Last month, Food and Water Watch, a group that seeks to ensure that the food, water and fish we consume is safe, accessible and sustainably produced, released a report on concentration in the food industry. The Executive Summary is posted below. The full report is available here.
Groceries are big business, with Americans spending $603 billion on grocery products in 2012. Big-box food retailers like Walmart and national grocery store chains now dominate the grocery industry. These mega-retailers are the biggest buyers of grocery products, and they exert tremendous power over food companies and ultimately farmers. This has led to a handful of food companies producing the majority of the products in the supermarket.
This growing consolidation of the food supply is severe at every step of the food chain, from farm to fork. And it impacts not only farmers and food manufacturers, but also consumers in the form of reduced consumer choices and higher grocery prices. Since the Great Recession started, grocery food prices rose more quickly than inflation and wages — twice as fast between 2010 and 2012. At the same time, the largest food, beverage and grocery retail companies pocketed $77 billion in profits in 2012. Nationally, the growing size and market power of the top grocery retailers has had tremendous ripple effects across the food chain. Food & Water Watch examined 100 types of grocery products and found that the top few companies dominated the sales of each grocery item in recent years.

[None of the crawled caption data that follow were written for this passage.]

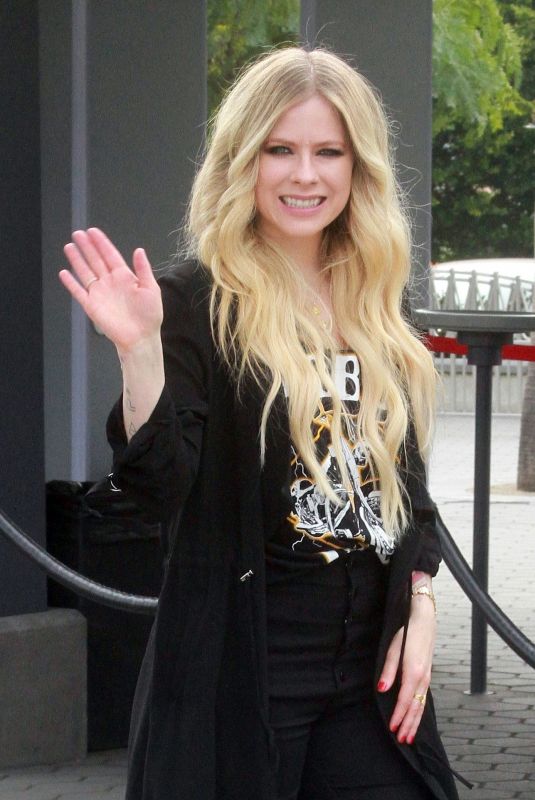 AVRIL LAVIGNE at Extra at Universal Studios in Hollywood 02/27/2019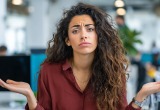 Золовка обесценивает моё повышение на работе и пытается поссорить с мужем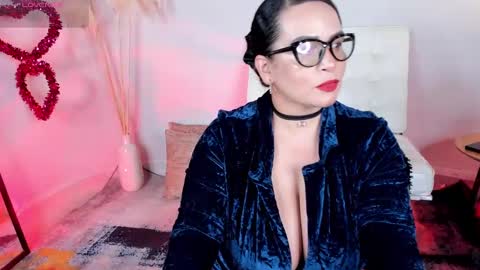 Snapshot of antoniacasarini chatting on 09-22-25, 04:47 Antonia online show from 09-22-25, 04:47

- In 2012, more than half of the money that Americans spent on groceries (53.6 percent) went to the four largest retailers: Walmart, Kroger, Target and Safeway. Walmart alone sold nearly a third (28.8 percent) of all groceries in 2012.
- The top companies controlled an average of 63.3 percent of the sales of 100 types of groceries (known as categories in industry jargon). In 32 of the grocery categories, four or fewer companies controlled at least 75 percent of the sales. In six categories, the top companies had more than 90 percent of the sales, including baby formula and microwave dinners.
- Many firms sell multiple brands of the same product, which leads consumers to believe that they are choosing among competitors when they are actually just choosing among products made by the same firm that may have been made at the same factory. This is true across the board, including organic and healthful brands typically seen as independent, but which are being bought up by large food companies unbeknownst to consumers.
- Supermarkets engage in a host of strategies to manipulate the shopping experience, encouraging consumers to make impulse and more expensive purchases that are unknown to consumers.
- Regulators have largely left mega-retailers to operate unchecked as they invented new ways to extract value from consumers and even large food processors. It is time for regulators to step in to protect consumers and restore some semblance of competition for consumers in grocery stores, providing a chance for innovative, small or local food companies to get on store shelves.